((

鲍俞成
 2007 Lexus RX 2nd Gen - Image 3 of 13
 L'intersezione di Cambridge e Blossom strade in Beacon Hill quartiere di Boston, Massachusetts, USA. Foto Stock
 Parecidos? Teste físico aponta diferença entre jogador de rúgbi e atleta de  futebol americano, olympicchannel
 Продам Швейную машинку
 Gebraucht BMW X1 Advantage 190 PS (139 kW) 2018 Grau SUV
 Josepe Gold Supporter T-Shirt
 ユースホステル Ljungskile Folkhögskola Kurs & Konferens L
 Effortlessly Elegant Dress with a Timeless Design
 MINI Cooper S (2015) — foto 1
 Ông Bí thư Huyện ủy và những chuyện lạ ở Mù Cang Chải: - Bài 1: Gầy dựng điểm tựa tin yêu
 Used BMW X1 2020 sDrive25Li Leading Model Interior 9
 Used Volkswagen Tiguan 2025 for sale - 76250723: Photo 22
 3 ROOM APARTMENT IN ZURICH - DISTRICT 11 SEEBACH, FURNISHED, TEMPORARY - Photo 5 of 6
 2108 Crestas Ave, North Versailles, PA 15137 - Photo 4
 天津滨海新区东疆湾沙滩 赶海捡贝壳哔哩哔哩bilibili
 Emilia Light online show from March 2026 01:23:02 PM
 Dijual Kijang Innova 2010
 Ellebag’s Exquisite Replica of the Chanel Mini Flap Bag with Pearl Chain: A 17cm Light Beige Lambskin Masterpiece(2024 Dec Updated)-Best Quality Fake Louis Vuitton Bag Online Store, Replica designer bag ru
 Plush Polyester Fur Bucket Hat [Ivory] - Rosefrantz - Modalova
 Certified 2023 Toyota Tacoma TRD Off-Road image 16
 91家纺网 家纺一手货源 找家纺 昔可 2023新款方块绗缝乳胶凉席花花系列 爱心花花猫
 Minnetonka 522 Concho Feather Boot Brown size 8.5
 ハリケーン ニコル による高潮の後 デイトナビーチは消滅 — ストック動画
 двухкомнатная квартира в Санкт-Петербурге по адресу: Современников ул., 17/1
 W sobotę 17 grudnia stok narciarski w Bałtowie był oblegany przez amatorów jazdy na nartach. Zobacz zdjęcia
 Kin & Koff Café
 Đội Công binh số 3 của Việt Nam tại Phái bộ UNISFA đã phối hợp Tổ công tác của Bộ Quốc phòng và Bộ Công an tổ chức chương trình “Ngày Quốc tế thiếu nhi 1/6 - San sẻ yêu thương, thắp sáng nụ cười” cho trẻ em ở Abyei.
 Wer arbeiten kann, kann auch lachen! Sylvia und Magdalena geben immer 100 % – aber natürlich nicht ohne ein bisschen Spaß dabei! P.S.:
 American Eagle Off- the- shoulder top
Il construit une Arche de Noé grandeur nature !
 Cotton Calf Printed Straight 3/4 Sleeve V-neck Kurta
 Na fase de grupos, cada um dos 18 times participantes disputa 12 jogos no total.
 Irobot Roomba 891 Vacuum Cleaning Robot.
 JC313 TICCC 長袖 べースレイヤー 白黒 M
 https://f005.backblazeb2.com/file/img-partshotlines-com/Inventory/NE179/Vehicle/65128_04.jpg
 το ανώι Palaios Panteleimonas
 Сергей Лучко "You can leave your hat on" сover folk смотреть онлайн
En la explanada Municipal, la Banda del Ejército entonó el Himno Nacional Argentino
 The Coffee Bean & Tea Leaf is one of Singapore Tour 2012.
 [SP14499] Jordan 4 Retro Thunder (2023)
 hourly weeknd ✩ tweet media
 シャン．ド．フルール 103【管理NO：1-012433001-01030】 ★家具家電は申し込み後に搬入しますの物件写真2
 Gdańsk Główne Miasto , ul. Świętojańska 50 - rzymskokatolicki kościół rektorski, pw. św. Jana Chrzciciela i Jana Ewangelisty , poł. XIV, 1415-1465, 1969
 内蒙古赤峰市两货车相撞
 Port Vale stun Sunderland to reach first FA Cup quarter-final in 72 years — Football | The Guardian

))

→ **YOUR ASSIGNMENT**
Among the entries above, copy exactly only the lines starting with the one containing "American Eagle Off- the- shoulder top" and going through the one containing "Gdańsk Główne Miasto", both ends included.

→ **RESPONSE AREA**
 American Eagle Off- the- shoulder top
Il construit une Arche de Noé grandeur nature !
 Cotton Calf Printed Straight 3/4 Sleeve V-neck Kurta
 Na fase de grupos, cada um dos 18 times participantes disputa 12 jogos no total.
 Irobot Roomba 891 Vacuum Cleaning Robot.
 JC313 TICCC 長袖 べースレイヤー 白黒 M
 https://f005.backblazeb2.com/file/img-partshotlines-com/Inventory/NE179/Vehicle/65128_04.jpg
 το ανώι Palaios Panteleimonas
 Сергей Лучко "You can leave your hat on" сover folk смотреть онлайн
En la explanada Municipal, la Banda del Ejército entonó el Himno Nacional Argentino
 The Coffee Bean & Tea Leaf is one of Singapore Tour 2012.
 [SP14499] Jordan 4 Retro Thunder (2023)
 hourly weeknd ✩ tweet media
 シャン．ド．フルール 103【管理NO：1-012433001-01030】 ★家具家電は申し込み後に搬入しますの物件写真2
 Gdańsk Główne Miasto , ul. Świętojańska 50 - rzymskokatolicki kościół rektorski, pw. św. Jana Chrzciciela i Jana Ewangelisty , poł. XIV, 1415-1465, 1969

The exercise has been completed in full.